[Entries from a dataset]
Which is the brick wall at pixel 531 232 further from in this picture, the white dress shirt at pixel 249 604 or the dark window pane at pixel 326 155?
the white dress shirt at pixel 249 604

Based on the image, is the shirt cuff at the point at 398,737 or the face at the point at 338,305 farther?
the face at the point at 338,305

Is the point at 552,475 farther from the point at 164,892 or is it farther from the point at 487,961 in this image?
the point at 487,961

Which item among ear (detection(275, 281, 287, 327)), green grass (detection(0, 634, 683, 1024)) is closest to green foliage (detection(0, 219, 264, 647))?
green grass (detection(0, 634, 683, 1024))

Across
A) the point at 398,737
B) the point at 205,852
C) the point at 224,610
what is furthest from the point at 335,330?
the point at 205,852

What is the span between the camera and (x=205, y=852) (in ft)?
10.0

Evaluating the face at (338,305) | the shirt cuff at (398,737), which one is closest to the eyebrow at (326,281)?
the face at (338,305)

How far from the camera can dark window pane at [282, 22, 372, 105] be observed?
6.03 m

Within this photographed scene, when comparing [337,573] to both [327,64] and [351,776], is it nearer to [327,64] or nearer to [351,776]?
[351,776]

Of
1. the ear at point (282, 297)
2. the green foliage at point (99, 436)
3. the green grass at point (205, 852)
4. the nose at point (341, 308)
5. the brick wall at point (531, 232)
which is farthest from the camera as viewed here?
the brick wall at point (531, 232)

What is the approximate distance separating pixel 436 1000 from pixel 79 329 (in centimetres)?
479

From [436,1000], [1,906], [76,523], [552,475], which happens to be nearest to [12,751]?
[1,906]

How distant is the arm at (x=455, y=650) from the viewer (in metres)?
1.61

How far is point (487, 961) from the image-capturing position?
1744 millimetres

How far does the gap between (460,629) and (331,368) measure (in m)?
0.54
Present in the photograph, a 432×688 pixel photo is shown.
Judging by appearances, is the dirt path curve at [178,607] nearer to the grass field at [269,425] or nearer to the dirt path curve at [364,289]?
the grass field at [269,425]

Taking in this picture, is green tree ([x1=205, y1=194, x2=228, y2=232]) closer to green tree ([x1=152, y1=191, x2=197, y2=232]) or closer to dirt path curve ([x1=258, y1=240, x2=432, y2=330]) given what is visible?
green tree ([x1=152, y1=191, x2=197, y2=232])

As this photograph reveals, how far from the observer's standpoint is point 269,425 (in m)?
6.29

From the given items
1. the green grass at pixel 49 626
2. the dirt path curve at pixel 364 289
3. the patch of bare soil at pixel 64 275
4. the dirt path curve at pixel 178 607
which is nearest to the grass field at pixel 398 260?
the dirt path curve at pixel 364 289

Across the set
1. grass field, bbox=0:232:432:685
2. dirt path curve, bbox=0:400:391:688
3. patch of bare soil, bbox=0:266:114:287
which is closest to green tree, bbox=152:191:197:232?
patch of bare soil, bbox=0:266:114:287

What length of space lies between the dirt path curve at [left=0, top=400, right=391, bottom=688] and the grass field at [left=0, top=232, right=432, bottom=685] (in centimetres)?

• Your objective
Reproduce all data above, unchanged.

• Answer to the exercise
Which is the brick wall at pixel 531 232 further from in this picture, the white dress shirt at pixel 249 604 or the dark window pane at pixel 326 155?
the white dress shirt at pixel 249 604

Based on the image, is the shirt cuff at the point at 398,737 or the face at the point at 338,305 farther?
the face at the point at 338,305

Is the point at 552,475 farther from the point at 164,892 or is it farther from the point at 487,961 in this image?
the point at 487,961

Which item among ear (detection(275, 281, 287, 327)), green grass (detection(0, 634, 683, 1024)) is closest to green foliage (detection(0, 219, 264, 647))?
green grass (detection(0, 634, 683, 1024))

Across
A) the point at 398,737
B) the point at 205,852
C) the point at 224,610
what is furthest from the point at 335,330?
the point at 205,852

What is the span between the camera and (x=205, y=852) (in ft)?
10.0

Evaluating the face at (338,305) | the shirt cuff at (398,737), which one is closest to the eyebrow at (326,281)?
the face at (338,305)

How far from the camera can dark window pane at [282, 22, 372, 105] be observed?
6.03 m

Within this photographed scene, when comparing [337,573] to both [327,64] and [351,776], is it nearer to [327,64] or nearer to [351,776]?
[351,776]

Of
1. the ear at point (282, 297)
2. the green foliage at point (99, 436)
3. the green grass at point (205, 852)
4. the nose at point (341, 308)
5. the brick wall at point (531, 232)
which is farthest from the camera as viewed here?
the brick wall at point (531, 232)

What is the approximate distance separating pixel 436 1000 from pixel 79 329 (in centimetres)?
479

From [436,1000], [1,906], [76,523], [552,475], which happens to be nearest to [12,751]?
[1,906]

How distant is the arm at (x=455, y=650) from the viewer (in metres)?
1.61

How far is point (487, 961) from the image-capturing position?
1744 millimetres

How far does the gap between (460,629) and (331,368) measure (in m)?
0.54
Present in the photograph, a 432×688 pixel photo is shown.
Judging by appearances, is the dirt path curve at [178,607] nearer to the grass field at [269,425] or nearer to the dirt path curve at [364,289]?
the grass field at [269,425]

Taking in this picture, is green tree ([x1=205, y1=194, x2=228, y2=232]) closer to green tree ([x1=152, y1=191, x2=197, y2=232]) or closer to dirt path curve ([x1=258, y1=240, x2=432, y2=330]) given what is visible?
green tree ([x1=152, y1=191, x2=197, y2=232])

As this photograph reveals, how far from the observer's standpoint is point 269,425 (in m)?
6.29

From the given items
1. the green grass at pixel 49 626
2. the dirt path curve at pixel 364 289
3. the patch of bare soil at pixel 64 275
4. the dirt path curve at pixel 178 607
which is nearest to the grass field at pixel 398 260?
the dirt path curve at pixel 364 289

Across the set
1. grass field, bbox=0:232:432:685
2. dirt path curve, bbox=0:400:391:688
3. patch of bare soil, bbox=0:266:114:287
which is closest to green tree, bbox=152:191:197:232?
patch of bare soil, bbox=0:266:114:287

What length of space lies between the dirt path curve at [left=0, top=400, right=391, bottom=688] and the grass field at [left=0, top=232, right=432, bottom=685] (in centimetres)?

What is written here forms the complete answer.